Key to understanding the technical leap required to develop such systems is the distinction between present day transcription systems and still emergent summarisation technologies. Today's speech systems are designed to detect and then literally transcribe each word that is spoken. Automated documentation systems are also tasked with recognising speech, but must then create a summary or précis of its content, suitable for documentation. By analogy, a transcriber is like a gene sequencer, literally creating a read of all the 'words' in a DNA sequence, without addition or deletion. A summarizer in contrast must identify only what is salient to the encounter, like sifting junk DNA from coding sequences. It must then communicate it's meaning, just as we are ultimately interested in the functional role of a gene rather it's constituent base pairs. How that might best happen is still the subject of research.

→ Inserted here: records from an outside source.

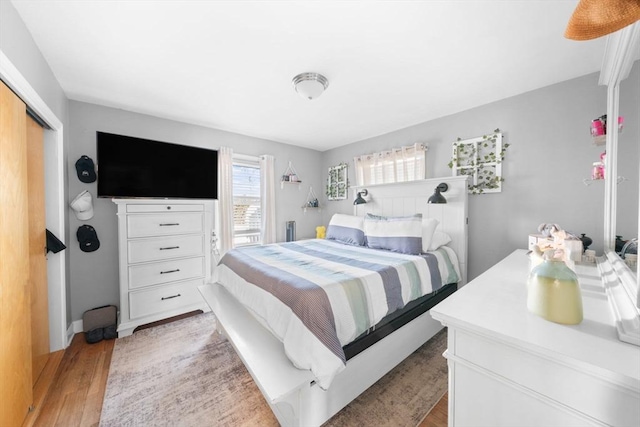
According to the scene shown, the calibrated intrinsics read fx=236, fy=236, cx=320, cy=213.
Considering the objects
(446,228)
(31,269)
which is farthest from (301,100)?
(31,269)

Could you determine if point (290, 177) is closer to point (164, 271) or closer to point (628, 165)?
point (164, 271)

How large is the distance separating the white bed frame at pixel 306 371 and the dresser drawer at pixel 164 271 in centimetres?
57

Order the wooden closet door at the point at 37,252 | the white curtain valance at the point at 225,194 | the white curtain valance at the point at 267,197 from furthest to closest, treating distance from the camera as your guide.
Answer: the white curtain valance at the point at 267,197, the white curtain valance at the point at 225,194, the wooden closet door at the point at 37,252

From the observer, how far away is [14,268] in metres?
1.33

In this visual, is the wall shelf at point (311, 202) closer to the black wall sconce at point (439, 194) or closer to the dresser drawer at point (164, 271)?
the dresser drawer at point (164, 271)

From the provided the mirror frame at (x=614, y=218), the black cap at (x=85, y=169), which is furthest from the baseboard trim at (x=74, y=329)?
the mirror frame at (x=614, y=218)

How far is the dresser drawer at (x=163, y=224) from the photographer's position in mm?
2448

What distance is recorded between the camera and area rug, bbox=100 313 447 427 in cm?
143

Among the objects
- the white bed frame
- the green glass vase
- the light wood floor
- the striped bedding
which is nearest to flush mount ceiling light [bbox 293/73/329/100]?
the striped bedding

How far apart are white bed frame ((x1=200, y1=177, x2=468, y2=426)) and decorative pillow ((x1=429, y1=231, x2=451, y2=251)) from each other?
114 mm

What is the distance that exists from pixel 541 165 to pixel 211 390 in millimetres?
3375

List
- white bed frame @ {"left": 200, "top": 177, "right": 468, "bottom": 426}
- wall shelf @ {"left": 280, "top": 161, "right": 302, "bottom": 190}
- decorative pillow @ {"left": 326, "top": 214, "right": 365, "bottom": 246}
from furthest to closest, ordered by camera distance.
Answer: wall shelf @ {"left": 280, "top": 161, "right": 302, "bottom": 190} < decorative pillow @ {"left": 326, "top": 214, "right": 365, "bottom": 246} < white bed frame @ {"left": 200, "top": 177, "right": 468, "bottom": 426}

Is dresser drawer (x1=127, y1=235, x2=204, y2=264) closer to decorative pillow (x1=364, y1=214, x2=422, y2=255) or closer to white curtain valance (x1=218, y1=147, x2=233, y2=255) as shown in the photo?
white curtain valance (x1=218, y1=147, x2=233, y2=255)

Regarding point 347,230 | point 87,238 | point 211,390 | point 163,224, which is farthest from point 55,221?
point 347,230
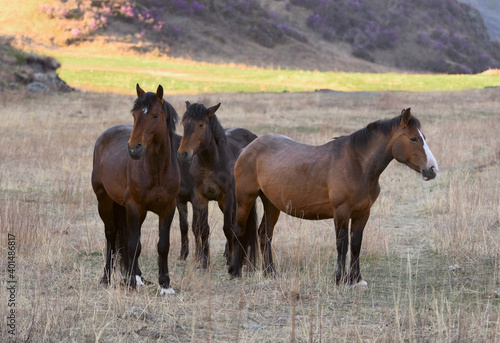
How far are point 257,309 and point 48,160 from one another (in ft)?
30.9

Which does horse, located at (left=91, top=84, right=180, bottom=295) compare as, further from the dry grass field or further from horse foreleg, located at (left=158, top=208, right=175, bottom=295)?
the dry grass field

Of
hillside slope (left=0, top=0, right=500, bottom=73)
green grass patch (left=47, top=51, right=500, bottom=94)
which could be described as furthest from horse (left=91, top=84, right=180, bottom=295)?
hillside slope (left=0, top=0, right=500, bottom=73)

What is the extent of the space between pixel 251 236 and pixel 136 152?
7.55 feet

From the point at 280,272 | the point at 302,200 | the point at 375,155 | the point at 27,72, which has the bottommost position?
the point at 27,72

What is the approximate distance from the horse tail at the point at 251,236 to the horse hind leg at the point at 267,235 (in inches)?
4.0

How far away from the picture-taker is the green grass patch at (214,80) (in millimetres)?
30922

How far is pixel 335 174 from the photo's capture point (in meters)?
6.27

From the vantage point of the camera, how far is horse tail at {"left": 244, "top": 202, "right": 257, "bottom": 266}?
727 cm

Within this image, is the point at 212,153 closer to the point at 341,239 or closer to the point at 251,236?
the point at 251,236

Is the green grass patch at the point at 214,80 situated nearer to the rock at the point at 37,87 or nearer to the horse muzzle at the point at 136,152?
the rock at the point at 37,87

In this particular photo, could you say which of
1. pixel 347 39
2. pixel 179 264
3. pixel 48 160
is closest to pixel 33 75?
pixel 48 160

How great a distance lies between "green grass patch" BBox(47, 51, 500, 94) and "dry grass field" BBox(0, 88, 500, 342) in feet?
52.1

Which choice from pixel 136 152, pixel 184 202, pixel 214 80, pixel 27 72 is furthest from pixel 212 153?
pixel 214 80

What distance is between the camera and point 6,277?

Text summarisation methods are traditionally broken down into extractive methods, which identify and extract unchanged salient phrases and sentences, and abstractive methods, which produce a shortened reinterpretation of text based on inference about its meaning. When a summary is generated from human speech instead of a set of documents, additional tasks emerge, such as speaker identification and SR, as well as more classic natural language processing tasks. These include mapping recognised words and phrases to a common language reference model, and the use of hybrid methods, such as rules to populate pre-defined templates, e.g. for well-defined sections of a clinical note such as medication or allergies. Deep learning methods can be used in tandem with such approaches, or on their own. Once a machine readable summary is created, methods for the automated generation of text from such structured representations can create a human readable version of the information. Whilst much effort is currently focussed on automating the summarisation process, it should not be forgotten that humans are a ready source of context cues. Many difficult problems in natural language processing may be solved by good human-computer interaction design.
A third class, the "autopilot" digital scribe, will emerge when computers can lead in the documentation process. Human interaction would only occur to assist the machine in resolving specific ambiguities in the clinical encounter, perhaps to clarify goals and intentions, request missing details, or resolve contradictions. For highly structured and well-bounded encounters, for example routine clinic visits to monitor patients for chronic illness or post-operative recovery, the entire documentation process might be delegated to automation, and humans only invoked when exceptions to the expected process occur.
Achieving this class of documentation system will require major advances in AI, and much experience with the use of the less autonomous versions of digital scribes described earlier. Not only will autonomous documentation systems need to be expert in the form and content of clinical encounters, and the encounter record, they will need to exploit rich models of the knowledge base underpinning specific clinical domains.